Sequential Bayesian Optimisation as a POMDP for Environment Monitoring with UAVs

TL;DR

This paper introduces a novel approach combining Bayesian Optimization with POMDPs and Monte-Carlo Tree Search to enable UAVs to efficiently monitor environments while respecting physical and trajectory constraints.

Contribution

It formulates Bayesian Optimization as a POMDP for continuous trajectories and adapts MCTS for solving it, addressing practical constraints in robotic environment monitoring.

Findings

BO-POMDP outperforms existing methods in UAV environment monitoring

The approach effectively balances exploration and exploitation

Experiments demonstrate improved sampling efficiency

Abstract

Bayesian Optimisation has gained much popularity lately, as a global optimisation technique for functions that are expensive to evaluate or unknown a priori.
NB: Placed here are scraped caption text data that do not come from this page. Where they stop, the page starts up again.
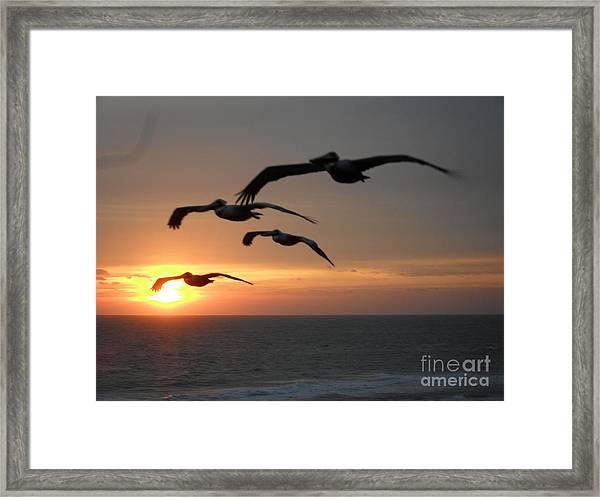 Pelican Sun Up Framed Print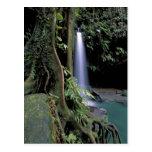 Dominica, piscina esmeralda, cascada tarjetas postales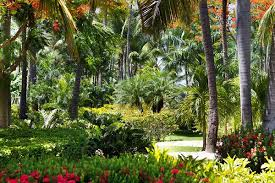 Tropical Landscape Design by 14 Cold Hardy Tropical Plants To Create A Tropical Garden In Cold
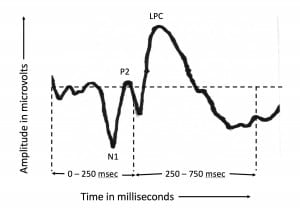 Figure 1. An example of how a typical auditory event-related potential (AERP) appears at a single electrode. The N1 and P2 peaks occur within the first 250 msec after word onset; the LPC peak usually within the 250-750 latency interval.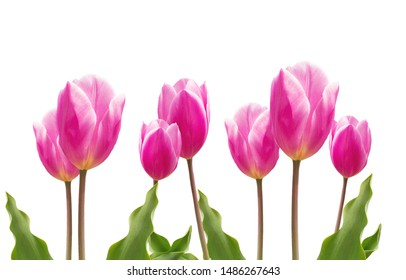 Spring pink tulips flowers, copy space for your message. Isolated on white.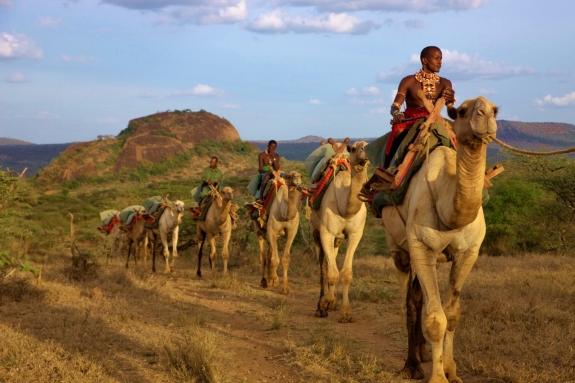 Camel Trekking in Laikipia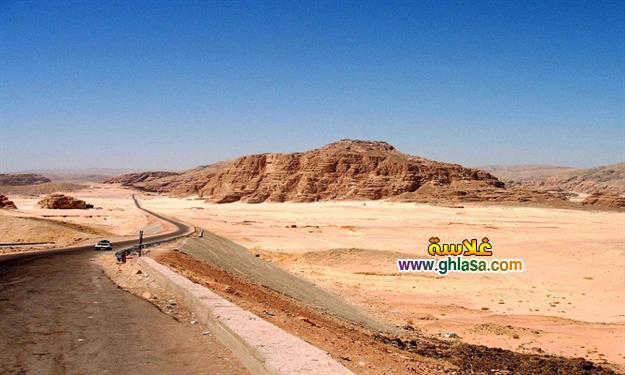جهود-الدولة-فى-تعمير-صحراء-سيناء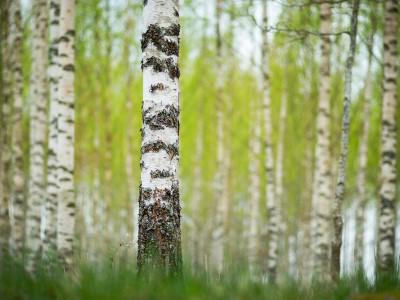 Uvidi Gozdnega Moža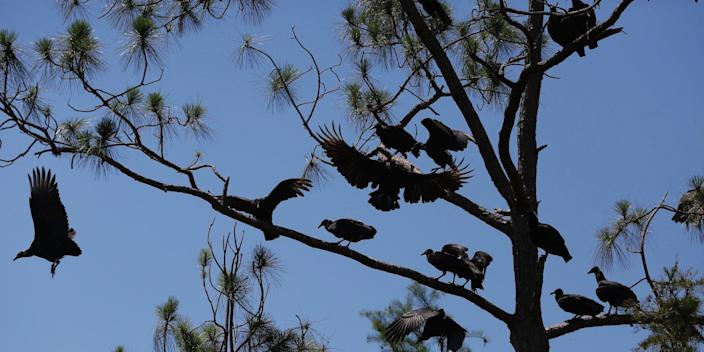 A committee of black vultures.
While classical BO focuses on where to gather an observation next, it does not take into account practical constraints for a robotic system such as where it is physically possible to gather samples from, nor the sequential nature of the problem while executing a trajectory. In field robotics and other real-life situations, physical and trajectory constraints are inherent problems. This paper addresses these issues by formulating Bayesian Optimisation for continuous trajectories within a Partially Observable Markov Decision Process (POMDP) framework. The resulting POMDP is solved using Monte-Carlo Tree Search (MCTS), which we adapt to using a reward function balancing exploration and exploitation. Experiments on monitoring a spatial phenomenon with a UAV illustrate how our BO-POMDP algorithm outperforms competing techniques.